> [About this task]: Return every caption from the start of the material through the line that contains "سقوط ضحايا بانقلاب", copied word for word and including both ends. Leave the pictures out of your answer.

> [Records provided]:

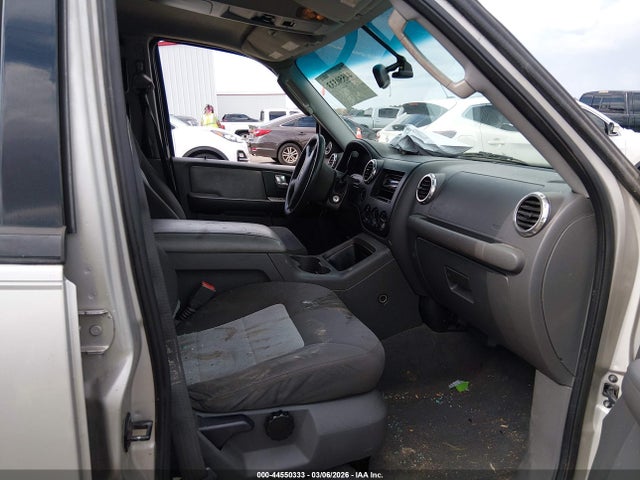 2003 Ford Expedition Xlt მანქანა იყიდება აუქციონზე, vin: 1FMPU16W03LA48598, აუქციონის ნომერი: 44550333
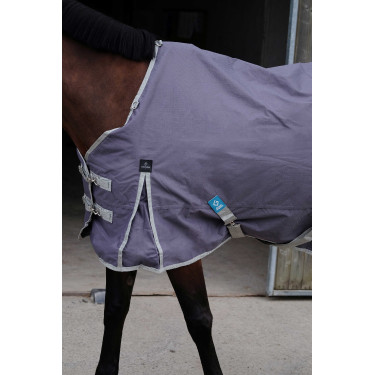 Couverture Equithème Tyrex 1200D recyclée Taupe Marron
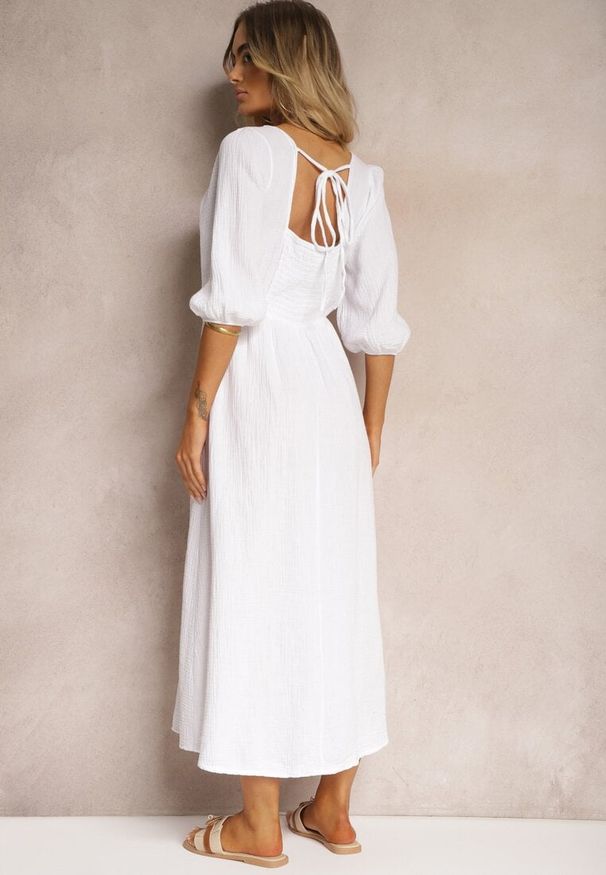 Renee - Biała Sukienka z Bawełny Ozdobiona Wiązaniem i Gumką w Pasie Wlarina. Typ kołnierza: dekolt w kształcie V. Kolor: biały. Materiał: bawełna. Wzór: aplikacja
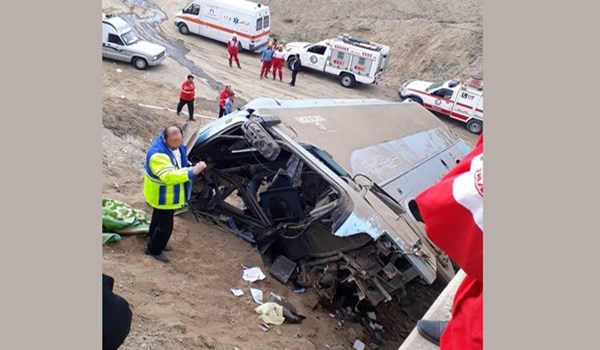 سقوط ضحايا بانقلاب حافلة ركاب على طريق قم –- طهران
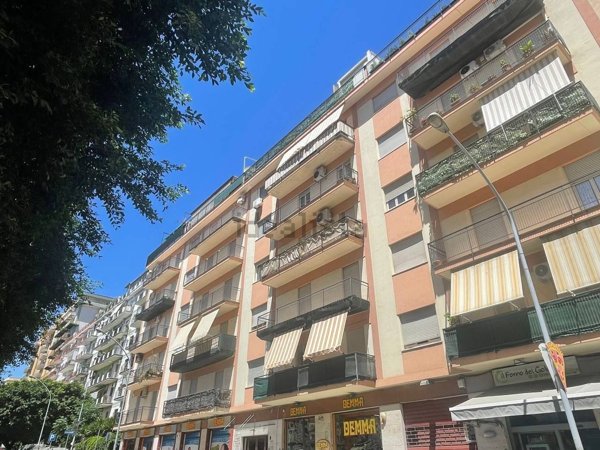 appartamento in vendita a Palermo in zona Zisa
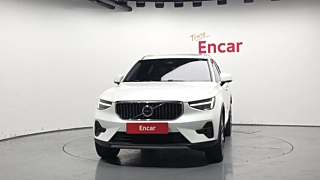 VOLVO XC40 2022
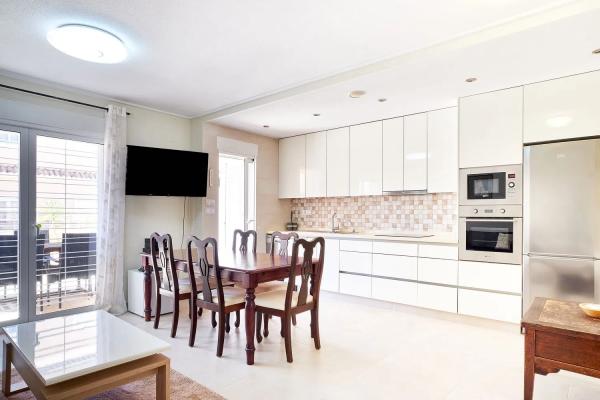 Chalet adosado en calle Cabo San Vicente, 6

> [Response to the exercise]:
 2003 Ford Expedition Xlt მანქანა იყიდება აუქციონზე, vin: 1FMPU16W03LA48598, აუქციონის ნომერი: 44550333
 Couverture Equithème Tyrex 1200D recyclée Taupe Marron
 Renee - Biała Sukienka z Bawełny Ozdobiona Wiązaniem i Gumką w Pasie Wlarina. Typ kołnierza: dekolt w kształcie V. Kolor: biały. Materiał: bawełna. Wzór: aplikacja
 سقوط ضحايا بانقلاب حافلة ركاب على طريق قم –- طهران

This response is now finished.